● **Task prompt**
Give the entries again exactly, every one of them.

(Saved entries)

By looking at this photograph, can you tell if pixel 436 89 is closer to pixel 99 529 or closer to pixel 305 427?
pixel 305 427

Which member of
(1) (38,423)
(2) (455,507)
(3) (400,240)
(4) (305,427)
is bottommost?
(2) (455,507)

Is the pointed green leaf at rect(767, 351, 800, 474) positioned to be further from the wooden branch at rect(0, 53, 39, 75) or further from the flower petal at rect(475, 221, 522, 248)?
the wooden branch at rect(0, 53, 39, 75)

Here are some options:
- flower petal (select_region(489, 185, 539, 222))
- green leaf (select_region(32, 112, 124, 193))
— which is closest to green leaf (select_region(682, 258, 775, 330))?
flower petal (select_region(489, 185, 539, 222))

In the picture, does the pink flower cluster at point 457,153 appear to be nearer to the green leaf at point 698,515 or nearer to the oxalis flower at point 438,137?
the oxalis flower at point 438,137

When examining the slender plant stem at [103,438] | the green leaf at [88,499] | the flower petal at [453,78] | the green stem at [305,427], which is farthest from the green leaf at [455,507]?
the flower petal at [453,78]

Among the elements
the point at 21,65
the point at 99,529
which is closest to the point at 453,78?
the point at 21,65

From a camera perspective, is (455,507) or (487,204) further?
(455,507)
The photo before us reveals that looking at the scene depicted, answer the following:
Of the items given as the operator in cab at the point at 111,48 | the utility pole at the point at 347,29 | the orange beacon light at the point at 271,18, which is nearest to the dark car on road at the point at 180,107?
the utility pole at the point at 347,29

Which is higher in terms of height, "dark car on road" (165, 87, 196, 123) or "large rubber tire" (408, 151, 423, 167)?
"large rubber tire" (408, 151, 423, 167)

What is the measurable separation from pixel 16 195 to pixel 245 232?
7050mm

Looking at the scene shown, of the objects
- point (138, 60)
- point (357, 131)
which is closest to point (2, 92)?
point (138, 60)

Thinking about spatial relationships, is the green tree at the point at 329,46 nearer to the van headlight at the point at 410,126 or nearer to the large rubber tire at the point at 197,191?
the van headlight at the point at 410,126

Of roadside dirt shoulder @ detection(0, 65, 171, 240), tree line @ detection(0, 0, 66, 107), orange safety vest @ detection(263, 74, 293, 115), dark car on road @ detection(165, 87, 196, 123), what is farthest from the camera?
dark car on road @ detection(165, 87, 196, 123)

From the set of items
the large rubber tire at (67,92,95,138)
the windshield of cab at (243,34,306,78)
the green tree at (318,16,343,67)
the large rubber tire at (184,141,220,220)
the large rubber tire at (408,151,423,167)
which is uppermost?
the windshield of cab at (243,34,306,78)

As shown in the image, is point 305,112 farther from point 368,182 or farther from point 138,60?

● **The output**
By looking at this photograph, can you tell if pixel 436 89 is closer to pixel 99 529 or closer to pixel 305 427?
pixel 305 427

Which member of
(1) (38,423)
(2) (455,507)
(3) (400,240)
(4) (305,427)
is bottommost?
(2) (455,507)

Is the pointed green leaf at rect(767, 351, 800, 474) positioned to be further from the wooden branch at rect(0, 53, 39, 75) or further from the flower petal at rect(475, 221, 522, 248)?
the wooden branch at rect(0, 53, 39, 75)

Here are some options:
- flower petal (select_region(489, 185, 539, 222))
- green leaf (select_region(32, 112, 124, 193))
— which is closest to green leaf (select_region(682, 258, 775, 330))?
flower petal (select_region(489, 185, 539, 222))

In the picture, does the pink flower cluster at point 457,153 appear to be nearer to the green leaf at point 698,515 or nearer to the oxalis flower at point 438,137?
the oxalis flower at point 438,137

When examining the slender plant stem at [103,438] | the green leaf at [88,499] | the flower petal at [453,78] | the green stem at [305,427], which is farthest from the green leaf at [455,507]?
the flower petal at [453,78]

Among the elements
the point at 21,65
the point at 99,529
which is closest to the point at 453,78?
the point at 21,65

From a camera perspective, is (455,507) or (487,204) further?
(455,507)
The photo before us reveals that looking at the scene depicted, answer the following:
Of the items given as the operator in cab at the point at 111,48 | the utility pole at the point at 347,29 | the orange beacon light at the point at 271,18, which is nearest to the dark car on road at the point at 180,107?
the utility pole at the point at 347,29

Which is higher in terms of height, "dark car on road" (165, 87, 196, 123) or "large rubber tire" (408, 151, 423, 167)?
"large rubber tire" (408, 151, 423, 167)

What is the measurable separation from pixel 16 195 to pixel 245 232?
7050mm

Looking at the scene shown, of the objects
- point (138, 60)
- point (357, 131)
which is closest to point (2, 92)?
point (138, 60)

Thinking about spatial relationships, is the green tree at the point at 329,46 nearer to the van headlight at the point at 410,126 or nearer to the large rubber tire at the point at 197,191?
the van headlight at the point at 410,126

Of roadside dirt shoulder @ detection(0, 65, 171, 240), tree line @ detection(0, 0, 66, 107), orange safety vest @ detection(263, 74, 293, 115), dark car on road @ detection(165, 87, 196, 123), what is farthest from the camera?
dark car on road @ detection(165, 87, 196, 123)

From the set of items
the large rubber tire at (67,92,95,138)
the windshield of cab at (243,34,306,78)
the green tree at (318,16,343,67)
the large rubber tire at (184,141,220,220)
the large rubber tire at (408,151,423,167)
which is uppermost?
the windshield of cab at (243,34,306,78)

As shown in the image, is point 305,112 farther from point 368,182 or farther from point 138,60?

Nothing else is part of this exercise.